YOUR INSTRUCTIONS ▸
Write the next part of the passage on Abraham Lincoln's account of his dream, beginning after its final sentence.

SOURCE DOCUMENT ▸
*****
Death is no stranger to Abraham Lincoln, and in that way it is less terrifying. The Lincolns’ three-year-old son Edward died of tuberculosis in 1850. In 1862, the Lincolns lost eleven-year-old Willie to a fever. Willie was a spirited child, fond of wrestling with his father and riding his pony on the White House lawn. Mary, who already suffered from a mental disorder that made her prone to severe mood swings, was emotionally destroyed by the loss of her boys. Even as Lincoln was mired in the war and dealing with his own grief, he devoted hours to tending to Mary and the silent downward spiral that seemed to define her daily existence. He indulged her by allowing her to spend lavishly, to the point of putting him deeply in debt, though he is by nature a very simple and frugal man. Also to please Mary, he accompanied her to a night at the theater or to a party when he would much rather conserve his energies by relaxing with a book at the White House. And while this indulgence has worked to some extent, and Mary Lincoln has gotten stronger over time, Lincoln of all people knows that she is one great tragedy away from losing her mind.

Normally, their history precludes Lincoln from talking about death with Mary present. But now, surrounded by friends and empowered by the confessional tone of that night’s speech, he can’t help himself.

“I had a dream the other night, which has haunted me since,” he admits soulfully.

“You frighten me,” Mary cries.

Lincoln will not be stopped. Ten days ago, he begins, “I went to bed late.”

Ten days ago he was in City Point, each man and woman in the room calculates. It was the night Lincoln stood alone on the top deck of the River Queen, watching Grant’s big guns blow the Confederate defenders of Petersburg to hell. “I had been waiting for important dispatches from the front. I could not have been long in bed when I fell into a slumber, for I was weary. I soon began to dream.”

In addition to being the consummate public speaker, Lincoln is also a master storyteller. No matter how heavy the weight of the world, he invests himself in a story, adjusting the tone and cadence of his voice and curling his lips into a smile as he weaves his tale, until the listener eventually leans in, desperate to hear more.
*****
DATA EXTRACTS ▸
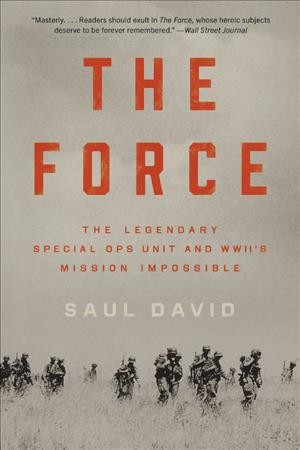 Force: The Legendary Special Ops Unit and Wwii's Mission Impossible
*****
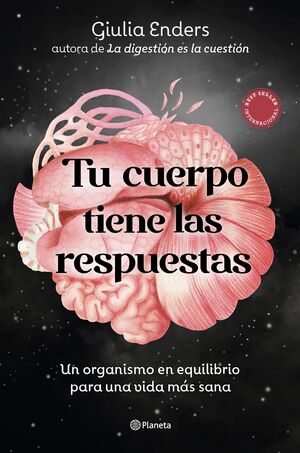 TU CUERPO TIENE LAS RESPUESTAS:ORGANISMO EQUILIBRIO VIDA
*****
TASK RESULT ▸
But now there is pain in his voice and not a hint of a smile. Lincoln isn’t telling a story but reliving an agony. “There seemed to be a deathlike stillness about me. Then I heard subdued sobs, as if a number of people were weeping. I thought I left my bed and wandered downstairs. There the silence was broken by the same pitiful sobbing, but the mourners were invisible. I went from room to room. No living person was in sight, but the same mournful sounds of distress met me as I passed along. It was light in all the rooms. Every object was familiar to me. But where were all the people who were grieving as if their hearts would break? I was puzzled and alarmed. What could be the meaning of all this?”

Lincoln is lost in the world of that dream. Yet his audience, uncomfortable as it may feel, is breathless with anticipation. “Determined to find the cause of a state of things so mysterious and shocking, I kept on until I arrived in the East Room, which I entered. There I was met with a sickening surprise. Before me was a catafalque, on which rested a corpse wrapped in funeral vestments. Around it were stationed soldiers who were acting as guards. And there were a throng of people, some gazing mournfully upon the corpse, whose face was covered, others weeping pitifully. ‘Who is dead in the White House?’ I demanded of one of the soldiers. ‘The President,’ was the answer. ‘He was killed by an assassin.’ Then came a loud burst of grief from the crowd.”

Mary can’t take it anymore. “That is horrid,” she wails. “I wish you had not told it.”

Lincoln is pulled back to reality, no longer sound asleep on the River Queen but sitting with a somewhat shell-shocked gathering of dignitaries in the here and now. Young Clara Harris, in particular, looks traumatized. “Well it was only a dream, Mary,” he chides. “Let us say no more about it.”

A moment later, seeing the uneasiness in the room, Lincoln adds, “Don’t you see how it will all turn out? In this dream it was not me, but some other fellow that was killed.”

His words convince no one, especially not Mary.

CHAPTER TWENTY-TWO

WEDNESDAY, APRIL 12, 1865
WASHINGTON, D.C.
MORNING

After a light breakfast and a night of restless sleep, Booth walks the streets of Washington, his mind filled with the disparate strands of an unfinished plan. The more he walks, the more it all comes together.

It is the morning after Lincoln’s speech and the third day since Lee’s surrender.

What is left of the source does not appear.